— Required action —
Would you please transcribe, exactly as written, the lines of the entries below starting at the one that holds "[volunteer wildlife ID]" and ending at the one that holds "Moving vote fraction: 94%.", both included?

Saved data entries
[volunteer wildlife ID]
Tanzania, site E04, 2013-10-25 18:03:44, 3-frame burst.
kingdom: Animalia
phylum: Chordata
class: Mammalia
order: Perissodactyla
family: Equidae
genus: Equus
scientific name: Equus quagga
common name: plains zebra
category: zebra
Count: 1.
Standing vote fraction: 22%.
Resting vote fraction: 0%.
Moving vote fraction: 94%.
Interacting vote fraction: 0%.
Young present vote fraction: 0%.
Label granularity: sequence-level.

--

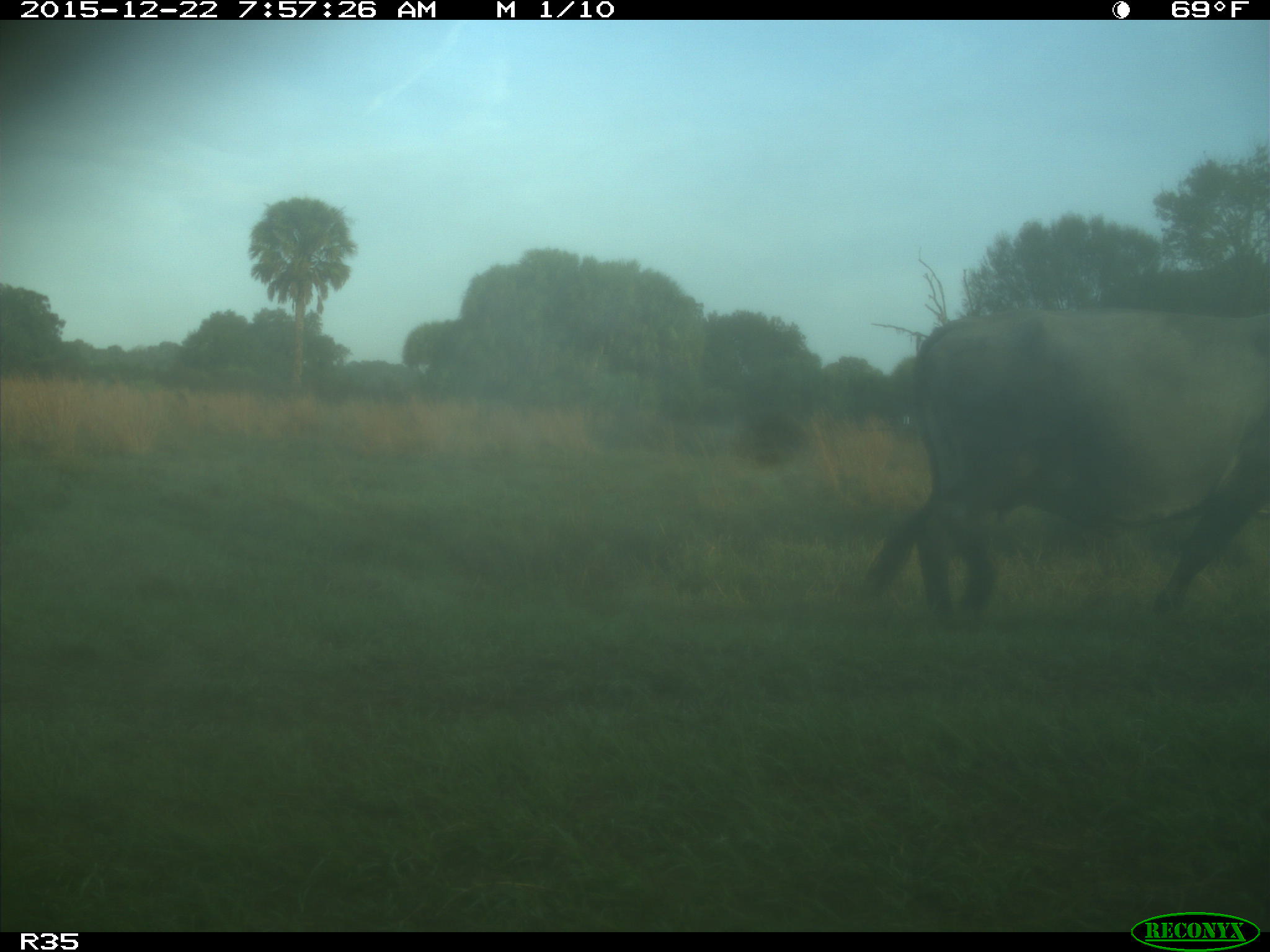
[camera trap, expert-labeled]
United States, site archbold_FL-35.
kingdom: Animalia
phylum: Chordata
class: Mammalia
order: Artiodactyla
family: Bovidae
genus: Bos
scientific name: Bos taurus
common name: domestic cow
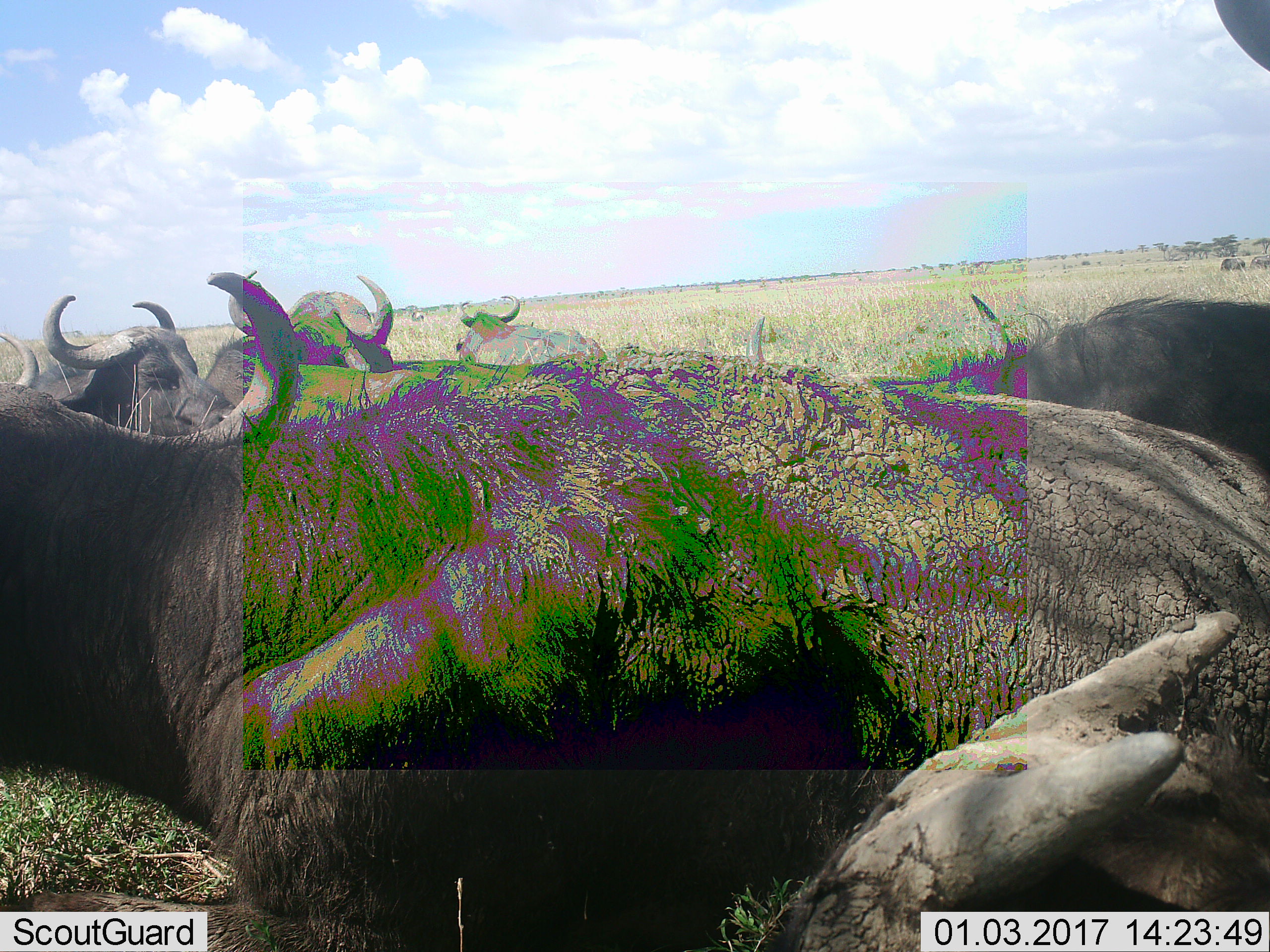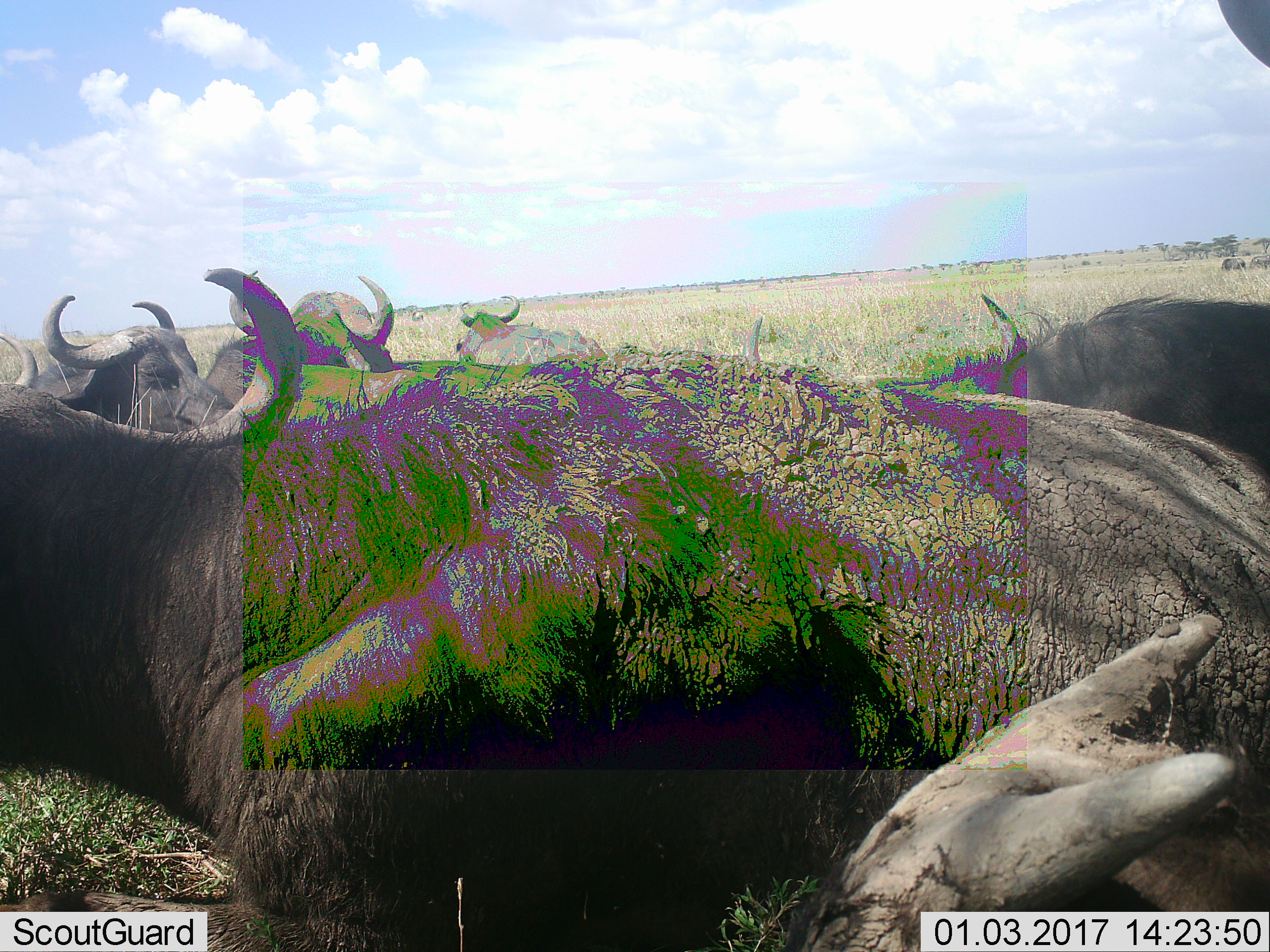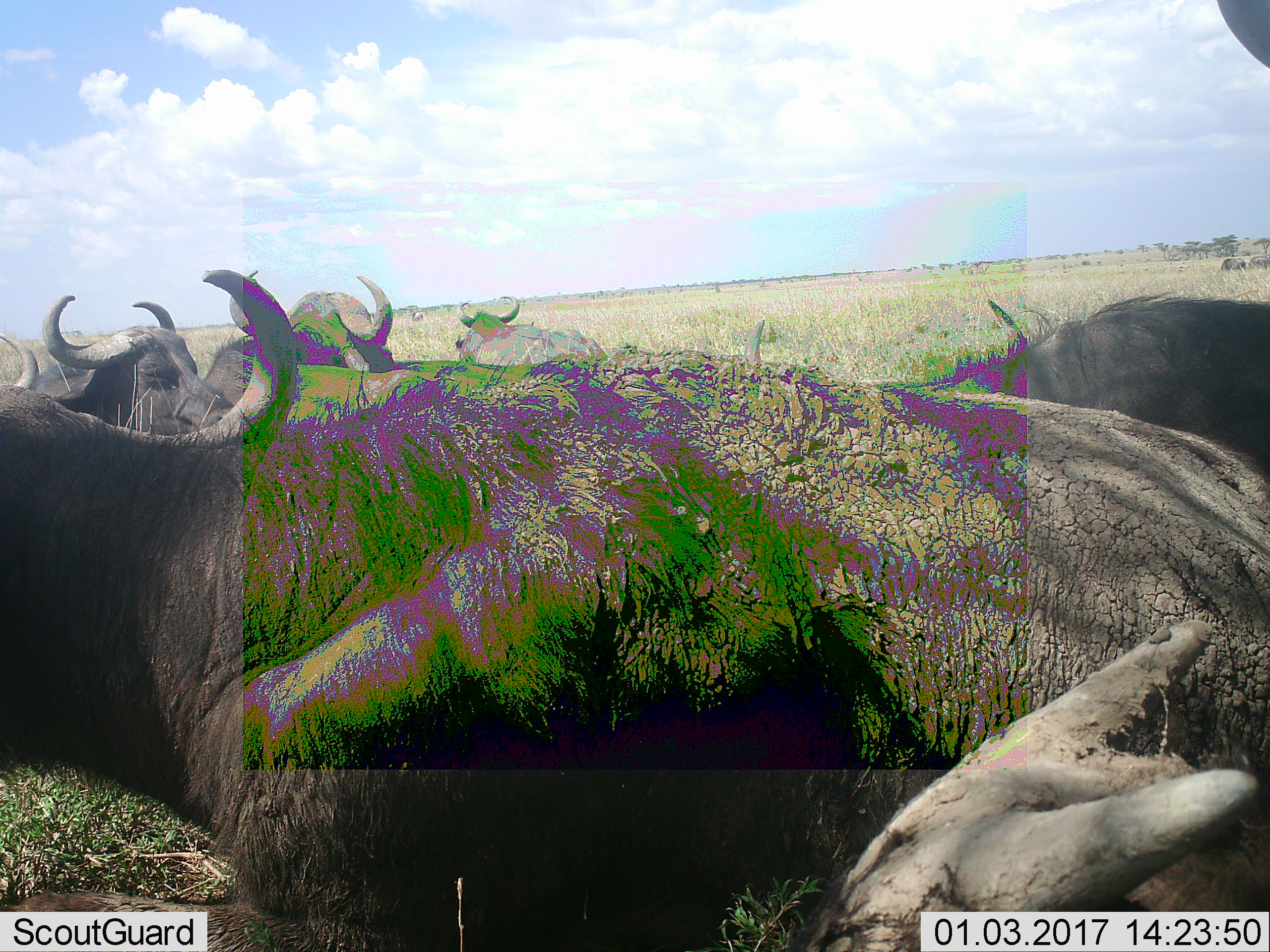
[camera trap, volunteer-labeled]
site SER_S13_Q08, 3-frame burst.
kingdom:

* * *

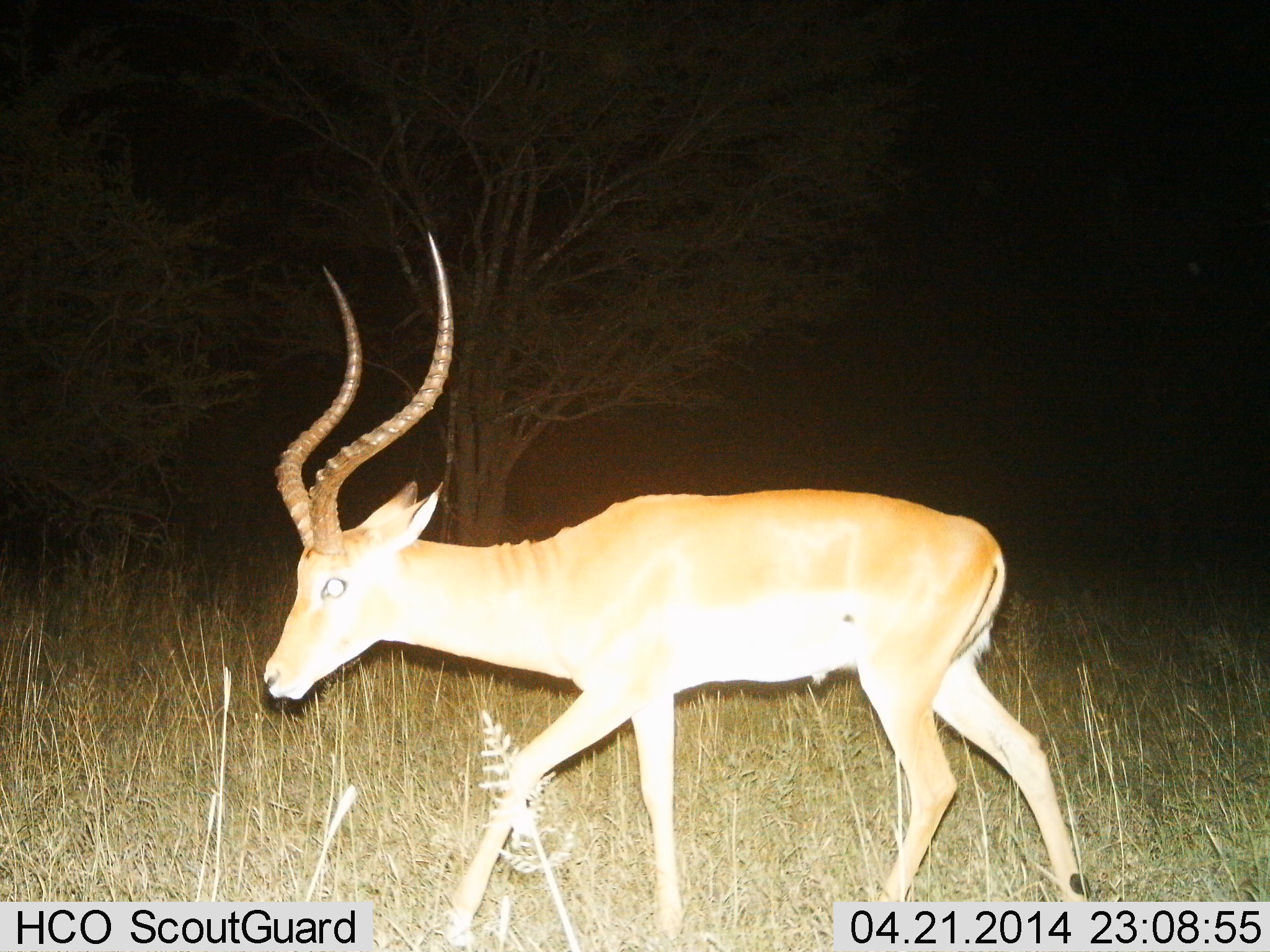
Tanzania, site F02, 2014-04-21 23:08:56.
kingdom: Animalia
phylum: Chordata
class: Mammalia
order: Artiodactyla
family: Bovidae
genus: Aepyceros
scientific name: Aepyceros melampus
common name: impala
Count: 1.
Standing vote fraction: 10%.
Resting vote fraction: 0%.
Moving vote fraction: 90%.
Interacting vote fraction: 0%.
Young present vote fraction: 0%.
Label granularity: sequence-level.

— Solution for this problem —
[volunteer wildlife ID]
Tanzania, site E04, 2013-10-25 18:03:44, 3-frame burst.
kingdom: Animalia
phylum: Chordata
class: Mammalia
order: Perissodactyla
family: Equidae
genus: Equus
scientific name: Equus quagga
common name: plains zebra
category: zebra
Count: 1.
Standing vote fraction: 22%.
Resting vote fraction: 0%.
Moving vote fraction: 94%.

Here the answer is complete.